Why I Still Use Github
For the past few months, I have seen a lot of people discussing how they’re moving away from Github to other git hosting services like Sourcehut, Gitea, and other hosted or self-hosted alternatives. Mainly due to Github using public repositories to train Co-Pilot, and to have control over their own code. I have thought a lot about this, and decided that, for the near future, to stick with Github for most projects. Let me explain why.
I’m a student, my primary goal right now is to complete my studies and land a job. To do that, I plan on doing well in school, and do other extracurricular programming activities to stand out, making myself a more attractive applicant. With Github being the most popular git hosting platform out there, I think recruiters will look at my Github and see what I have been up to, along with other metrics that they can see from my Github profile.

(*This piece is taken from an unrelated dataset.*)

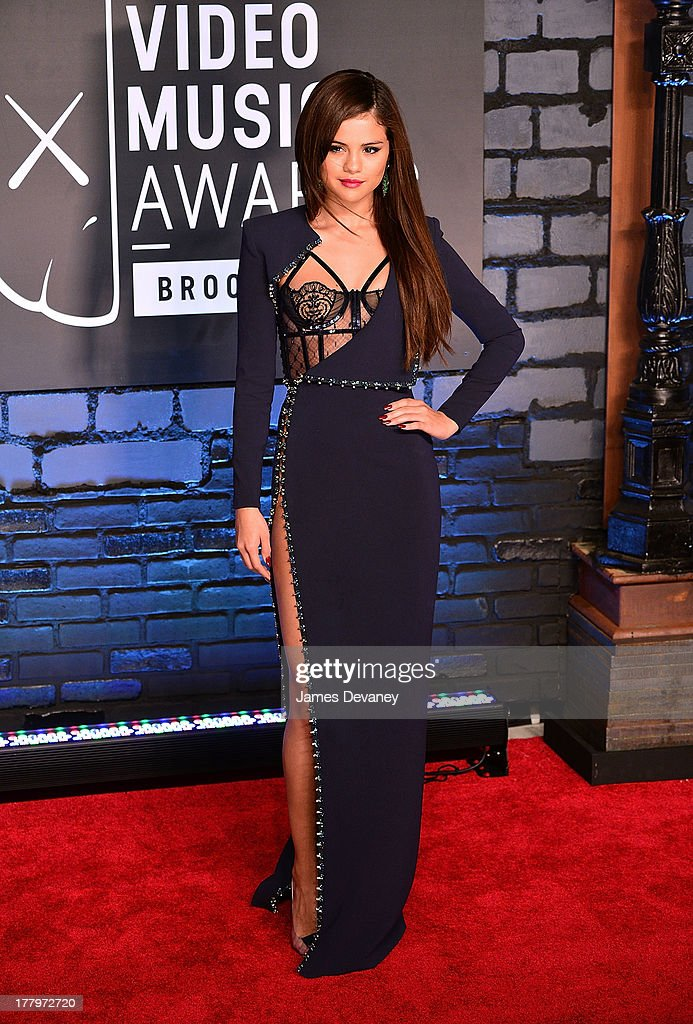 <a gi-track='captionPersonalityLinkClicked' href=/galleries/search?phrase=Selena+Gomez&family=editorial&specificpeople=4295969 ng-click='$event.stopPropagation()'>Selena Gomez</a> attends the 2013 MTV Video Music Awards at the Barclays Center on August 25, 2013 in the Brooklyn borough of New York City.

Github has nice features like the activity graph that shows people how much I contribute to projects on github, and the organizations I am associated with. These information are all displayed on my Github profile, and allow recruiters to have a crystal clear view of my contributions to various projects, and my own projects.
One of the bigger reasons is the ease of use, my friends need not to learn how to use all of Git to contribute to my projects. With in-line code editing, pull requests, and issues, Github enables more novice programmers to contribute to open source.
Github Actions is great, I use it to power almost, if not all of my CI/CD pipelines. Considering most of my projects are public repositories, I basically get unlimited free compute. I get to focus only on writing code, and not the underlying testing and deployment infrastructure.
Github has a tightly integrated ecosystem that is constantly growing. I watched Github add it’s kanban board, wiki, and discussions. All of them had made Github a great platform to grow a developer team. Teams no longer have to find their own wiki platform, or to pick between kanban solutions. Blueprint@Stevens chose Github because it allows us to focus on getting our engineers working on our client’s projects, not to dwell on the infrastructure, and how to connect them together.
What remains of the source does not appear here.